One investor class that did capitulate to the long side last week was CTAs, who as we noted previously, recently flipped from net short to “max long.”
Here is a snapshot of the current positioning across the CTA universe:
- S&P 500 flipped “-50% Short” to “+100% Long” WoW
- Russell 2000 reduced the short from “-100%” to now “-30%” WoW
- Eurostoxx reduced the short from “-100%” to now “-30%” WoW
- Nikkei reduced the short from “-50%” to “-30%” WoW
- KOSPI flipped from “-50% Short” to “+100% Long” btwn Friday and this morning
- EURUSD has now reduced to the short from “-100%” to “-52%” over the past month
- USDJPY has now flipped “-100% Short” to “+52% Long” btwn Friday and this morning
- EGB 10Y (Bund) saw the “long” signal reduced from “+100%” to “+53%” WoW
- WTI has now reduced the legacy “-100% Short” to “-49%” btwn Friday and this morning
In fact, as Nomura has noted, CTA’s and other Managed Futures Funds have been the largest source of demand behind the Equities squeeze/rally in the past few weeks, confirming Citi’s thesis that the bear market rally has been largely driven by a short squeeze, due to an aggregate +$403B notional of futures covering since the March 9th “Max (notional) Short,” with McElligott noting that the overall position across all Equities futs is now essentially “neutral” to a modest “net long” for the first time since March 4th on this mix of covering plus, of course, the outright “max long” in SPX now.

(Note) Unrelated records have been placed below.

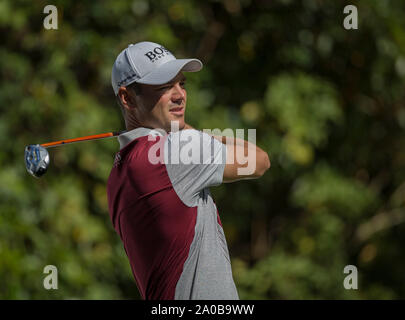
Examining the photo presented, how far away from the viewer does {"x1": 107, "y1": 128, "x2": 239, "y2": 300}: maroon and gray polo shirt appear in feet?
6.93

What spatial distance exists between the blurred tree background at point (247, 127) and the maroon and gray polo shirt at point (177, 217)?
3292mm

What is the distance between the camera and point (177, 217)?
2.11 metres

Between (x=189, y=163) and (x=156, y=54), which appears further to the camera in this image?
(x=156, y=54)

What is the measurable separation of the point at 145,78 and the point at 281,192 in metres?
5.64

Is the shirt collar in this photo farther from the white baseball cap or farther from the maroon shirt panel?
the white baseball cap

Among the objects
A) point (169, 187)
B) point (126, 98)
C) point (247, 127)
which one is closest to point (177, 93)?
point (126, 98)

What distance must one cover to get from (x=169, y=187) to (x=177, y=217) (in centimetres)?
9

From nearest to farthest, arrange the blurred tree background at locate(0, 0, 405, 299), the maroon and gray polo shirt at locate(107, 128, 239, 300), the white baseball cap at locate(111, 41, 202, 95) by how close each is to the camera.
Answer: the maroon and gray polo shirt at locate(107, 128, 239, 300) < the white baseball cap at locate(111, 41, 202, 95) < the blurred tree background at locate(0, 0, 405, 299)

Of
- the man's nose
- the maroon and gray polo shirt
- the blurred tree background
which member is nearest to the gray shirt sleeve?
the maroon and gray polo shirt

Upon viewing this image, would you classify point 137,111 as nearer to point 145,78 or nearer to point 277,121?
point 145,78

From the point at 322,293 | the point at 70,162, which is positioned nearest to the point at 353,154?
the point at 322,293

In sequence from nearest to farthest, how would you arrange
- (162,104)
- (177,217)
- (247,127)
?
1. (177,217)
2. (162,104)
3. (247,127)

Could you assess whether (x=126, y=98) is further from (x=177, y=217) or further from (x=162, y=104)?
(x=177, y=217)

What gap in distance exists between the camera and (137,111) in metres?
2.27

- +$18.6B of Global Eq futs bot vs 1d ago
- +$76.8B vs 1w ago
- +$88.4B vs 2w ago
More recently, other systematic funds have joined the buying, with Nomura’s Vol Control fund model estimating $1BN of S&P buying last week (~$430mm Friday alone) and continuing to buy today (barring 4% moves in either direction). Indeed, as McElligott notes, “it’s the “buy impulse” here that matters, as the slow drag lower of trailing realized volatility is in-turn finally dictating a lagged re-leveraging back into Equities exposure, yet remaining at an extreme low “equities exposure” rank—just 2nd %ile since 2010.”

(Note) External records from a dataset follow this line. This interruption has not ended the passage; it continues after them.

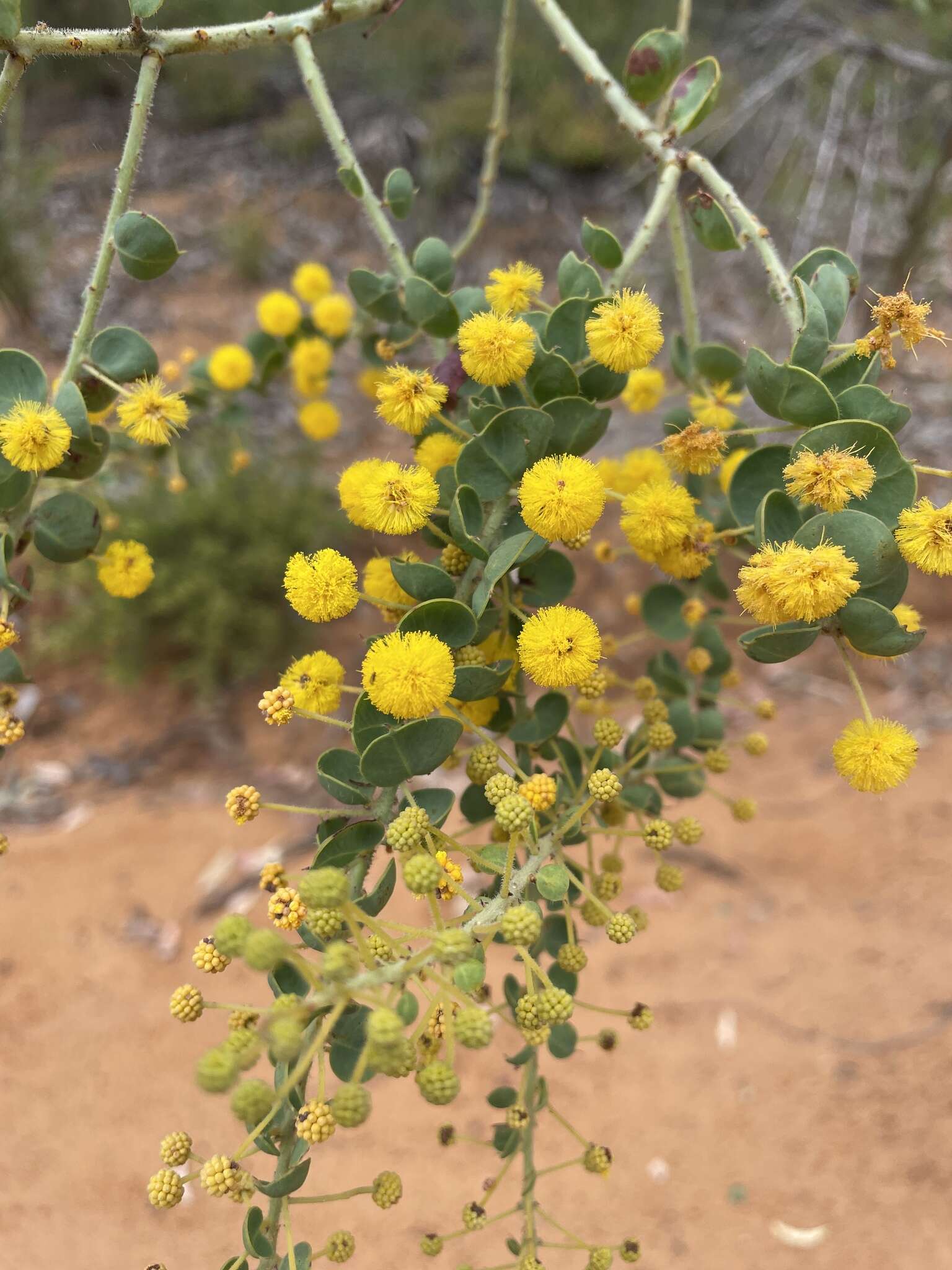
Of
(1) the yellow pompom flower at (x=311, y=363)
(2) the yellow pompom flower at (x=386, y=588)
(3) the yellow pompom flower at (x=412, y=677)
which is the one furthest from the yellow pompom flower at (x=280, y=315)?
(3) the yellow pompom flower at (x=412, y=677)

As a tangent, for those curious about the ongoing rebalancing between value and growth, Nomura’s quant believes that the Treasury curve will determine what happens next, as thematic- and factor- direction “will continue to be a story of the shape of the UST yield curve, whereas if further economic reopening optimism leads to sharper “positive surprises” in US data, we will likely see further UST “bear-steepening” which in-turn should act as tailwind to the “Cyclical / Value” stuff which has remained this legacy underweight in the post-GFC period by-and-large.” And vice versa of course. What this suggests is that despite it being a macro level “risk ON,” at the thematic level McElligott sees more of that same hiding place “Momentum” trade being long bond proxies, short cyclicals.
Charlie then focuses on the sequencing of trades during the month of June, where there might be “two trades based around the first two weeks of June being the “historically risk / equities bullish” trade up into Serial / Quarterly June Options Expiration, vs the last two weeks of June being more “defensively” postured.“
Finally, and going back to the gamma trap that has pegged the S&P around 3,050, the Nomura strategist sees it as “increasingly critical” to monitor whether the current stabilizing force of Dealer “long gamma” and client “long delta” could see that un-clench post Op-Ex and open futures up to a broader distribution of outcomes/wider range thereafter, something we have observed on recent op-ex days in recent months.
And for those asking at what point does gamma turn negative, there is a good 120 points to the downside before selling becomes self-reinforcing, with Gamma flipping negative at a spot price of 2,938.